Continue the blog entry about the repeated word "mendow" in "Sequence for Michael Basinski" from the point where it stops.

PROVIDED TEXT:
◇ ◇ ◇ ◇
Archive for the ‘Autobiographica’ Category

Entry 682 — Through the Whimdow.

Monday, March 12th, 2012

Small thought concerning the repetition of ”mendow” in my “Sequence for Michael Basinski.”  I think I got the word from Mike.  My small thought was simply that its repetition should make an engagent of the poem scrupulous enough not to just skim grow loopy enough to misread it eventually as “meadow,” and/or misread “owmen” as “omen” and/or “women”–and flow from “women” to “womendow-ment.”  Maybe see the “window,” too, and “mend.”  And see otherway through the whimdow.  Poetic textual distortion.

Words compensate for the inadequacy of the senses.  Except, of course, for nullinguists.
◇ ◇ ◇ ◇
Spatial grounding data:
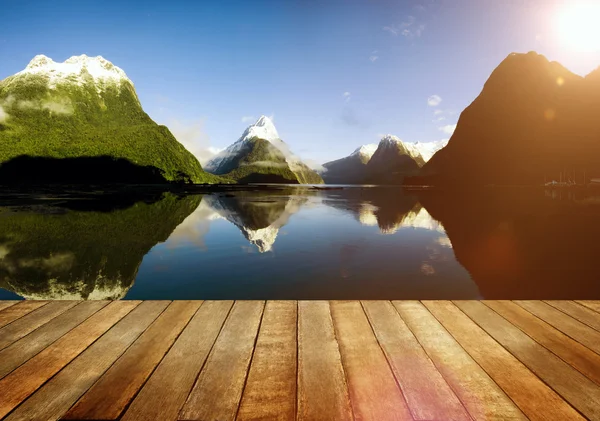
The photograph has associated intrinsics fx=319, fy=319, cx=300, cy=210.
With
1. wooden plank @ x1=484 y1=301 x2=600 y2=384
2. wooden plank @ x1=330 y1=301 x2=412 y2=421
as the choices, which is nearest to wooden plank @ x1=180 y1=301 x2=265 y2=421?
◇ ◇ ◇ ◇
WRITTEN RESPONSE:
I’ve taken no pills so far today.  (It’s around one in the afternoon.)  I wrote the first two paragraphs of this entry yesterday.  It’s no doubt a fault that, as I notice far from the first time, how I (try to) make sure the most trivial things I say are clear–as in the preceding sentence where I felt compelled to tell my readers that the “first two paragraph” I was speaking of were “of this entry.”  Thinking of my flaws, I’m reminded that my friend Geof Huth wrote of a session he had with a therapist.  I was surprised because every once in a while when I think I’m blithering into some form of mental dysfunction, I think, “Well, I’m no crazier than Geof, and he’s certainly all there.”  If not, it’s only because he’s spread himself too thin; of course, that’s my diagnosis for myself, so I tend to see its applicability everywhere. 

I have a bias against therapists, but on reflection, I do see that one might be helpful the same way a tennis coach is (or an editor)–by seeing what you’re doing without realizing it that may be wrong, and maybe showing you a way to practice doing a different way that may be more effective.  Simple empathy can be helpful, too.  All the therapeutic mumbo-jumbo seems to me almost entirely idiotic, though.  It seems to me serious problems can only be remedied by surgery or drugs.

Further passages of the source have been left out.